Duplicate word for word the passage of the bankruptcy court opinion that begins with the words containing "3. In the Matter" and ends with "of the debtors.".

** Opening TEXT UNDER STUDY block **

BENJAMIN E. FRANKLIN, Bankruptcy Judge.
The facts in each of these cases are not in dispute. The constitutionality of 11 U.S.C. § 522(f) as it applies to Chapter 7 and Chapter 13 of the Code is in question. Because of the issue of the constitutionality of the aforementioned section, this Court issued an Order of Certification in compliance with 28 U.S.C. § 2403 and notified the Attorney General of the United States, who subsequently intervened and filed a brief in support of the constitutionality of 11 U.S.C. § 522(f).
Briefs have been filed on behalf of all creditors herein, arguments have been made to the Court and all parties have agreed to the submission of these matters to the Court for its decision.
The Court, after examining all of the briefs, exhibits, files and pleadings, finds as follows:
FINDINGS OF FACT
That on November 6, 1978, President Jimmy Carter signed into law the Bankruptcy Reform Act of 1978, which became effective on October 1, 1979.
The facts stipulated and agreed to being relevant by all parties herein in connection with the above captioned cases are as follows:
1. In the Matter of Ted Winston Primm and Shirley Ann Primm:
a. On March 8, 1979, the debtors borrowed money from Avco Finance Company, executed a promissory note and pledged as security, all of their household goods;
b. The creditor, Avco Finance, acquired a non-possessory non-purchase money security interest in said debtors' household goods as defined in 11 U.S.C. § 522(f)(2);
c. The debtors filed their petition under Chapter 13 of Title 11 United States Code, and the household goods were claimed as exempt; and
d. The debtors filed their application to avoid the lien of Avco Finance Company under 11 U.S.C. § 522(f)(2).
2. In the Matter of Su-Sing Henderson:
a. On October 24, 1978, the creditor, GFC Corporation, loaned the debtor, Su-Sing Henderson, the sum of $3,284.00, of which $1,967.74 is still owed;
b. On October 24, 1978, the creditor acquired a nonpossessory, nonpurchase money security interest in the debtor's household goods and furnishings;
c. On October 4, 1979, the debtor filed a Petition for Relief under Chapter 13 of Title 11, United States Code;
d. The debtor's household goods and furnishings subject to creditor's lien are used primarily for personal use of the debtor and were claimed as exempt; and
e. On November 27, 1979, the debtor applied to have the creditor's lien avoided under 11 U.S.C. § 522(f)(2), on all of the household goods and furnishings.
3. In the Matter of Randall Delbert Hendricks and Gloria Adele Hendricks:
a. On June 27, 1977, the creditor, Home Credit Company, now known as Barclays American Financial, loaned the debtors $4,176.00, of which $2,798.63 is allegedly still owed;
b. On or about June 27, 1977, the creditor acquired a nonpossessory, nonpurchase money security interest in the debtors' household goods and furnishings;
c. On November 1, 1979, the debtors filed their voluntary petition for relief under Chapter 7 of Title 11, United States Code;
d. The debtors' household goods and furnishings subject to creditor's lien are used primarily for personal use of the debtors; and,
e. On December 28, 1979, the debtors filed their Application under 11 U.S.C. § 522(f)(2) to avoid the creditor's lien on the household goods and furnishings of the debtors.

** Closing TEXT UNDER STUDY block **
** Opening SOURCE MATERIAL block **

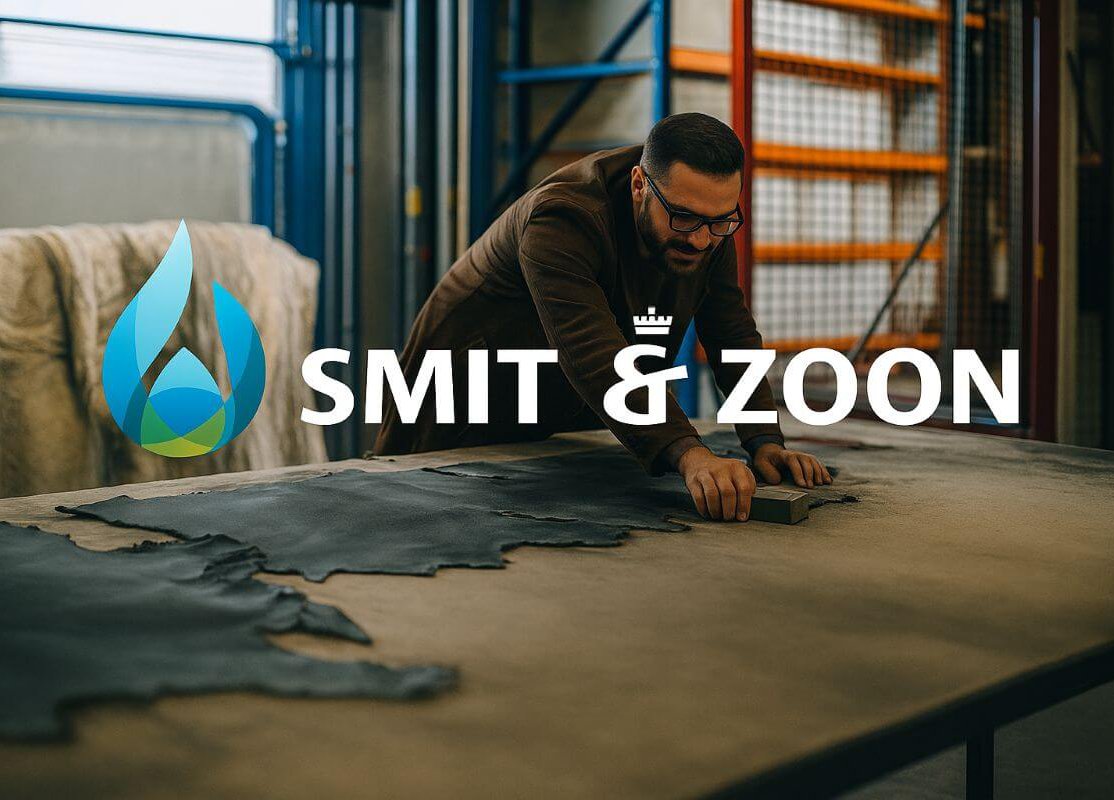 royal-smitzoon-aspect-ratio-376-270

** Closing SOURCE MATERIAL block **

▶ **OUTPUT OF THE EXERCISE**
3. In the Matter of Randall Delbert Hendricks and Gloria Adele Hendricks:
a. On June 27, 1977, the creditor, Home Credit Company, now known as Barclays American Financial, loaned the debtors $4,176.00, of which $2,798.63 is allegedly still owed;
b. On or about June 27, 1977, the creditor acquired a nonpossessory, nonpurchase money security interest in the debtors' household goods and furnishings;
c. On November 1, 1979, the debtors filed their voluntary petition for relief under Chapter 7 of Title 11, United States Code;
d. The debtors' household goods and furnishings subject to creditor's lien are used primarily for personal use of the debtors; and,
e. On December 28, 1979, the debtors filed their Application under 11 U.S.C. § 522(f)(2) to avoid the creditor's lien on the household goods and furnishings of the debtors.